Step 1: Understanding the Concept:
The greatest integer function, \( f(x) = [x] \), also known as the floor function, gives the greatest integer less than or equal to x. This function is known to be discontinuous at every integer value. We need to find how many integers are within the given interval.
Step 2: Key Formula or Approach:
The function \( f(x) = [x] \) is discontinuous at all points \( x \in \mathbb{Z} \) (the set of integers). We need to count the number of integers in the open interval \( (0, 6) \).

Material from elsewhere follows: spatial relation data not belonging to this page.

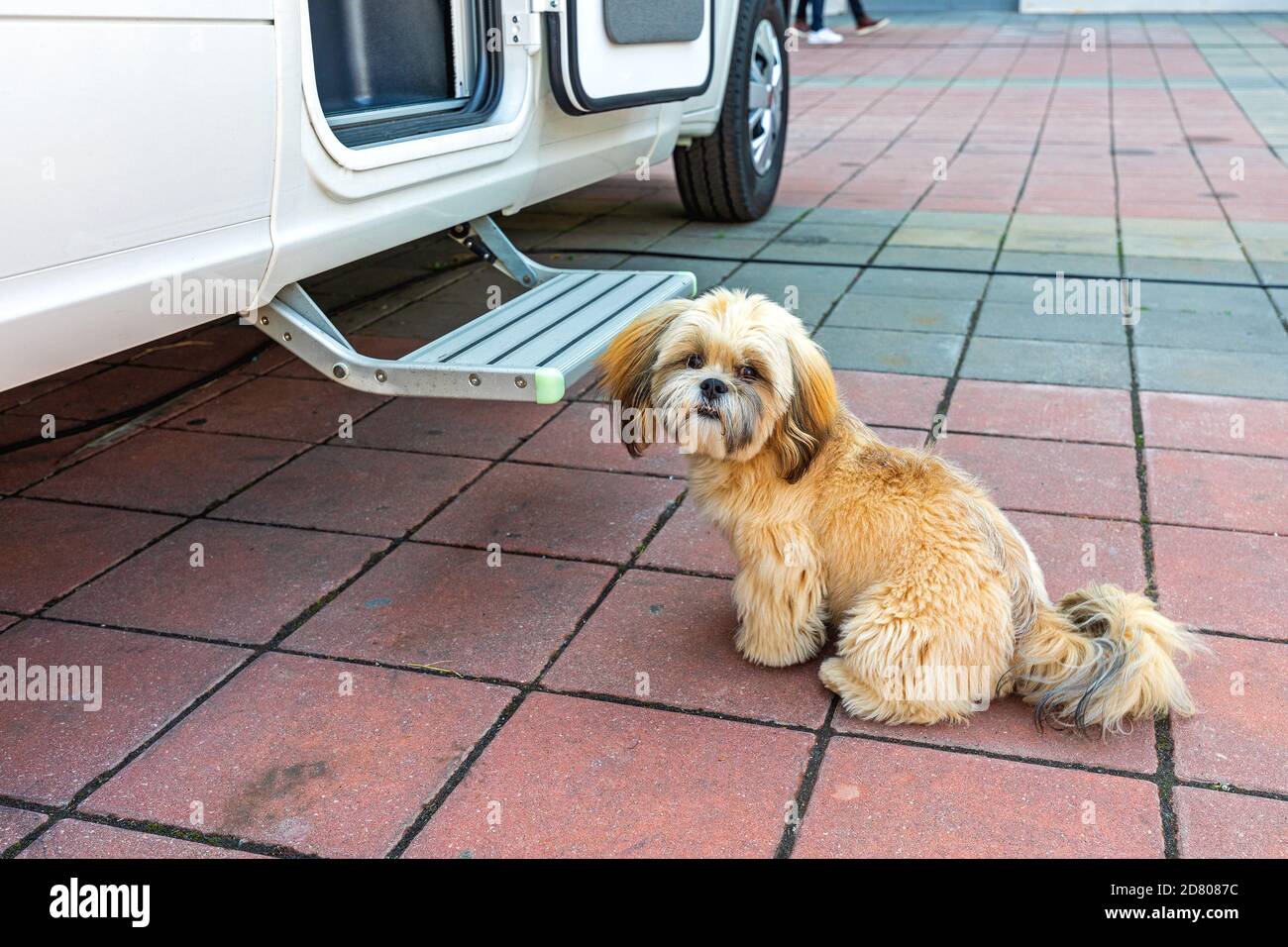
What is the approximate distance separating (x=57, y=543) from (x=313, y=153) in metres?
1.44

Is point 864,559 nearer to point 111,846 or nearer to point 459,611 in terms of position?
point 459,611

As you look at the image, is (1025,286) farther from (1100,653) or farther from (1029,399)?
(1100,653)

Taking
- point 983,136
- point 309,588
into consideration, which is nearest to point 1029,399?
point 309,588

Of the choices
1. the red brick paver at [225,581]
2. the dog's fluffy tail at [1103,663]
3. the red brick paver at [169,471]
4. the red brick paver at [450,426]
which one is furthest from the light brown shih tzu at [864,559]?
the red brick paver at [169,471]

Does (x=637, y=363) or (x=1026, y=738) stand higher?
(x=637, y=363)

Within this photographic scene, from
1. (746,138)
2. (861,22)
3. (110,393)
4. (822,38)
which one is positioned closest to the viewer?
(110,393)

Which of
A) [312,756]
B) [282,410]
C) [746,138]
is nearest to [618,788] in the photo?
[312,756]

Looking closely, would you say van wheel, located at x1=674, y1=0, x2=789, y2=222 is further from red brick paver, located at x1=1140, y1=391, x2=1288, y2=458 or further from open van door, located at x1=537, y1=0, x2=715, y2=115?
red brick paver, located at x1=1140, y1=391, x2=1288, y2=458

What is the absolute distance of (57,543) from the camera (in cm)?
336

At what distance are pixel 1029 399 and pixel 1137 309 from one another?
1.43 m

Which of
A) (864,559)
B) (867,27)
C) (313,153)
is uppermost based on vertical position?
(867,27)

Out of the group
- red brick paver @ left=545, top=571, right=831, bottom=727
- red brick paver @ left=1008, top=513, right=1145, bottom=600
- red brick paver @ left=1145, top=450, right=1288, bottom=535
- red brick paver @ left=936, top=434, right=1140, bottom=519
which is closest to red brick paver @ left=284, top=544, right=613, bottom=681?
red brick paver @ left=545, top=571, right=831, bottom=727

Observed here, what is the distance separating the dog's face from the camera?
2494 mm

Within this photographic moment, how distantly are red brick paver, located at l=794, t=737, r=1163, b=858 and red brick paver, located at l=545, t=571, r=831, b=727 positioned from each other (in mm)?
242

Step 3: Detailed Explanation:
The function is defined on the interval \( (0, 6) \). This means \( 0<x<6 \).
The greatest integer function \( [x] \) has a "jump" discontinuity whenever x is an integer. At these points, the left-hand limit is different from the right-hand limit and the function value.
For example, at x=2:
- \( \lim_{x \to 2^-} [x] = 1 \)
- \( \lim_{x \to 2^+} [x] = 2 \)
- \( f(2) = [2] = 2 \)
Since the left and right limits are not equal, the function is discontinuous at x=2.
We need to identify all the integer values within the interval \( (0, 6) \). The integers in this interval are:
1, 2, 3, 4, 5
The endpoints 0 and 6 are not included in the interval.
The function \( f(x) = [x] \) will be discontinuous at each of these integer points.
Counting these points, we find there are 5 points of discontinuity.
Step 4: Final Answer:
The number of discontinuities of f(x) in the interval (0,6) is 5.